**PAGE EXTRACT**
This is the season for political losers to invite harsh analysis of their failings so that they might better search their souls, or win next time, or both.
On Monday night, the Pulaski County Democratic Women—about three dozen, with a few men thrown in—invited me to tell them what was so wrong with them that their state had gone Republican before their very eyes.
“Don’t sugar-coat it,” came a voice from the back row.
All right, then. If you get invited, indeed encouraged, to tell off some nice Democratic women six days after they got drubbed by a misguided electorate that irrationally fears or hates a perfectly fine Democratic president, then I suppose you should oblige.
It was easy enough to be harsh, to seem candid.
Plied with a plastic cup half-filled with red wine, I dived in.
The Democratic Party so controlled Arkansas so long through inertia that it never stood for anything other than winning. So now it finds itself a loser not standing for anything.
It finds itself languishing as a passive default option for blacks and liberals, which will buoy the party all the way to a third of the vote.
Arkansas Democrats are at risk of becoming like the Democrats of Alabama and Mississippi and Oklahoma. By that I mean the kind of thing social scientists and political scientists seek out for a study of peculiarity, of lost habitat, of near-extinction. Kind of like an ivory-billed woodpecker.
Candor? They wanted candor? Here was some: There’s no positive way out of the mess.
You cannot fashion a positive Democratic message that has any coherence or cohesion or currency as long as you are the liberal party in a right-wing state.
You are left only to do what talented local Democratic operatives did the last few weeks of this recent campaign, and rather well, actually. They pulled themselves almost to a tie in the state House of Representatives when the rolling tide had indicated that Republicans might get close to 60 of the 100 seats.
That is to say you try to put together a patchwork quilt or a jigsaw puzzle, splintering yourself into targeted messaging.

**GIVEN DATA**
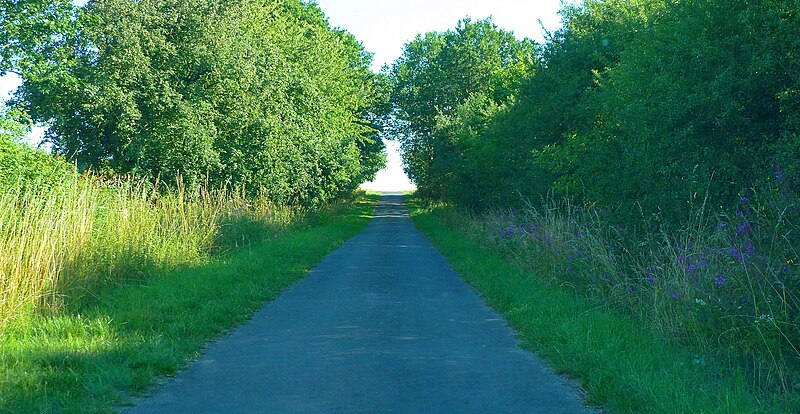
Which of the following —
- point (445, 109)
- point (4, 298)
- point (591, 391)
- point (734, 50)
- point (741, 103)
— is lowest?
point (591, 391)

**WHAT IS REQUIRED**
In the column on Arkansas Democrats, why does the writer say the party now finds itself a loser that doesn't stand for anything? Answer in one to three sentences.

**OUTPUT OF THE EXERCISE**
The party controlled Arkansas for so long through inertia that it never stood for anything except winning. So once it stopped winning, it was left as a loser with nothing to stand for.